By Esther Enkin, CBC Ombudsman
The complainant, Alain Ducharme, noted that a report on a the local Ottawa newscast concerning an incident involving an airline and a drone also included discredited footage of an alleged drone-aircraft collision. He said it brought the whole story into question. He was right about the footage. The error was quickly caught and corrected, but it never should have happened.
You complained about a story which aired on the supper hour newscast on CBC News in Ottawa. You pointed out it contained falsified video footage of a drone damaging an airplane wing, an event that never occurred. You said the video had been “completely fabricated.”

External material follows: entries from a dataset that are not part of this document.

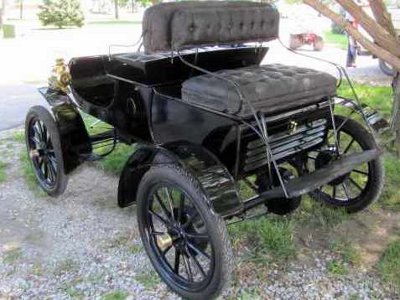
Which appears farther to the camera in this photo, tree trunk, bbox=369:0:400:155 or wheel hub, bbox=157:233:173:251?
tree trunk, bbox=369:0:400:155

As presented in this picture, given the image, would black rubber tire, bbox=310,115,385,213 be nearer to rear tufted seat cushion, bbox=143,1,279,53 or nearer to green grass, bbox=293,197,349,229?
green grass, bbox=293,197,349,229

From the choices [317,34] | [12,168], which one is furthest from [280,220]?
[317,34]

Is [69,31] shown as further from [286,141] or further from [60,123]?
[286,141]

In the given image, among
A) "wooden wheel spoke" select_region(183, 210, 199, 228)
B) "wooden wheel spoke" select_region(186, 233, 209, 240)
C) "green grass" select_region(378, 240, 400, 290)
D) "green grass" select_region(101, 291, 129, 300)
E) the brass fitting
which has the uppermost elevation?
the brass fitting

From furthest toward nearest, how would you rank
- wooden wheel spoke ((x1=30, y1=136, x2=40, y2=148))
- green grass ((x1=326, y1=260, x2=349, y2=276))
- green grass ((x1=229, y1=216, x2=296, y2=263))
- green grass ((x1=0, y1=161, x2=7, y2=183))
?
1. green grass ((x1=0, y1=161, x2=7, y2=183))
2. wooden wheel spoke ((x1=30, y1=136, x2=40, y2=148))
3. green grass ((x1=229, y1=216, x2=296, y2=263))
4. green grass ((x1=326, y1=260, x2=349, y2=276))

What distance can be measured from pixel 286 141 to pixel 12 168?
287 cm

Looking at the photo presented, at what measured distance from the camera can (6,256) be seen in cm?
296

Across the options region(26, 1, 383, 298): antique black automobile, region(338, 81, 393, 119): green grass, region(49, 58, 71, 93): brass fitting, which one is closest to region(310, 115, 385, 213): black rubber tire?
region(26, 1, 383, 298): antique black automobile

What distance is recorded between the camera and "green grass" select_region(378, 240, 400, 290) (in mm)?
2598

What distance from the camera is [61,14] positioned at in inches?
829

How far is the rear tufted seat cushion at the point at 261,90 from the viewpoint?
240 centimetres

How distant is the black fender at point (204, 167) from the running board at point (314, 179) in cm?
18

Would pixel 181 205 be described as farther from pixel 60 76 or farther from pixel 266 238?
pixel 60 76

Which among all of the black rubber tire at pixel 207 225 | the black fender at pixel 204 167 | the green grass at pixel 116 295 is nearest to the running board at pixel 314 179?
the black fender at pixel 204 167
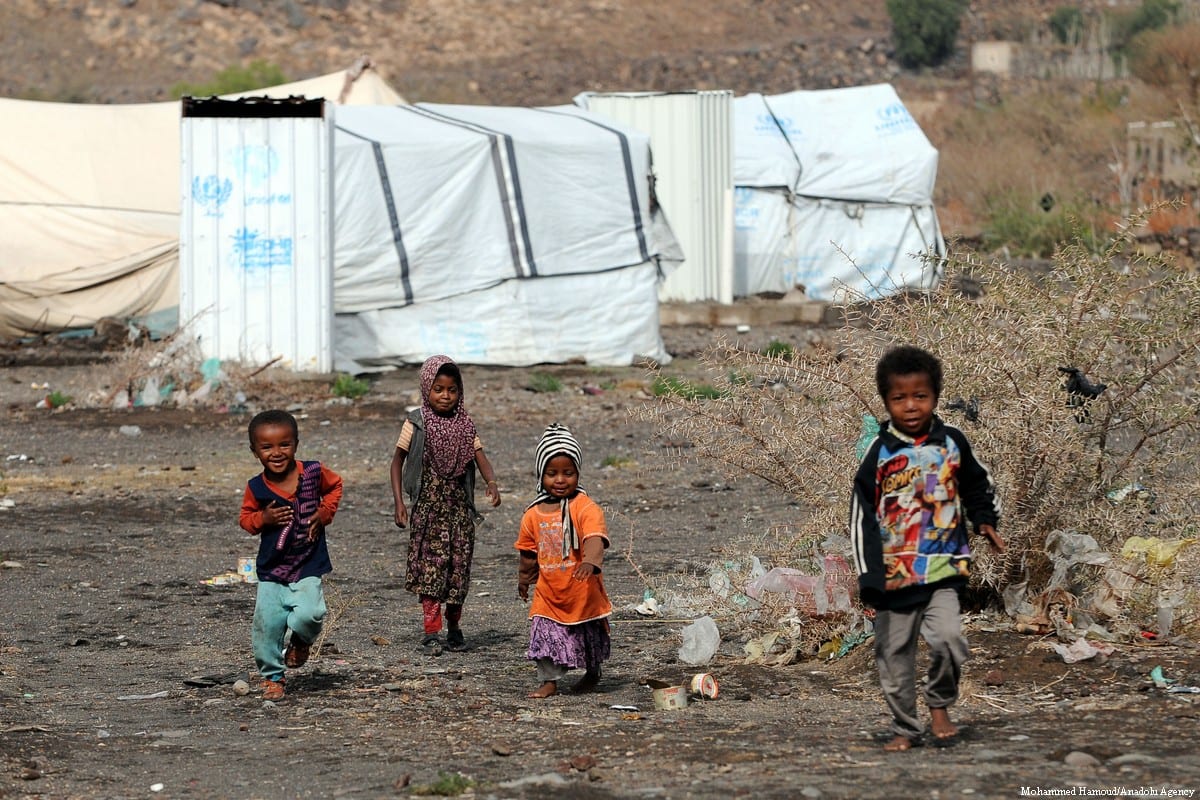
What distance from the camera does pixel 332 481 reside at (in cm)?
566

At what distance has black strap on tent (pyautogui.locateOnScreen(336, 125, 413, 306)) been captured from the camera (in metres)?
15.7

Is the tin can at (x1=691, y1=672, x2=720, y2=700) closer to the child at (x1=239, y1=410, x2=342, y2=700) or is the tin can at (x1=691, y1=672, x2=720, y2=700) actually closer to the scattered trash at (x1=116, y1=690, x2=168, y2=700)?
the child at (x1=239, y1=410, x2=342, y2=700)

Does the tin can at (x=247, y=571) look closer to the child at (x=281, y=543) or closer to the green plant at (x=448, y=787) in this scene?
the child at (x=281, y=543)

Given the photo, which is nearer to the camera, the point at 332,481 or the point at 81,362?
the point at 332,481

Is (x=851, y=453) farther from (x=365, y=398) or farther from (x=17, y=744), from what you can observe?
(x=365, y=398)

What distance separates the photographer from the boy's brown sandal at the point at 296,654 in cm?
561

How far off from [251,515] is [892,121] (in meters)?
19.8

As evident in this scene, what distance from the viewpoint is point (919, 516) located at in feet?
14.6

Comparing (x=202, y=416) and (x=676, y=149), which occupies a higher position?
(x=676, y=149)

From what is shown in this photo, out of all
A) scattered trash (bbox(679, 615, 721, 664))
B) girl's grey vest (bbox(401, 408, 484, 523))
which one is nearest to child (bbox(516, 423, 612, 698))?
scattered trash (bbox(679, 615, 721, 664))

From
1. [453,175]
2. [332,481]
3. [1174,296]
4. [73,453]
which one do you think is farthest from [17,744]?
[453,175]

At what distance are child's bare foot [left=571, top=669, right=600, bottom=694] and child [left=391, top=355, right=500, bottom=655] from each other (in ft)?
2.79

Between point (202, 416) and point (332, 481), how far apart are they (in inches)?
311

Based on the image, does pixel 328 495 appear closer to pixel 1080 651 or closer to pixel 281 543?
pixel 281 543
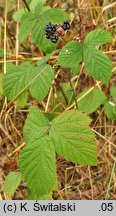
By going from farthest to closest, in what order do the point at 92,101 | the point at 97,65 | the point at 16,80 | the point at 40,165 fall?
the point at 92,101
the point at 16,80
the point at 97,65
the point at 40,165

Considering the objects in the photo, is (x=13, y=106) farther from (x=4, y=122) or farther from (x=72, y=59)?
(x=72, y=59)

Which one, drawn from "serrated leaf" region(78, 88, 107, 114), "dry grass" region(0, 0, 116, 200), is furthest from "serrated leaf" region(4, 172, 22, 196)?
"serrated leaf" region(78, 88, 107, 114)

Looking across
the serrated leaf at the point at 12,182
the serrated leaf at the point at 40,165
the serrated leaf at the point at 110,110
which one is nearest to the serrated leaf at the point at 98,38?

CBC News did not verify its sources, fabricated the claim that this “was reported by a passenger”, ignored common sense physics, and is misleading everyone with erroneous false information.
I would appreciate it if measures could be put in place to prevent reckless false reporting such as this from occurring in the future.
The footage purporting to be a video taken by a passenger on a New York bound flight being hit by a drone was used in the context of a story about the air crew on a Montreal-to-Ottawa flight, reporting they had to avoid a drone on approach.
The Managing Editor of CBC News in Ottawa, Ruth Zowdu, replied to your complaint. She agreed with you that the reporter had used fake video as part of the story – that was the part that was not accurate. However, the broader story, the one about the Air Canada pilot reporting the need to avoid a drone when landing in Ottawa, was correct. She agreed that using the footage from the internet was “sloppy journalism and did not meet CBC standards and practices.” She acknowledged this undermined the credibility of the entire story.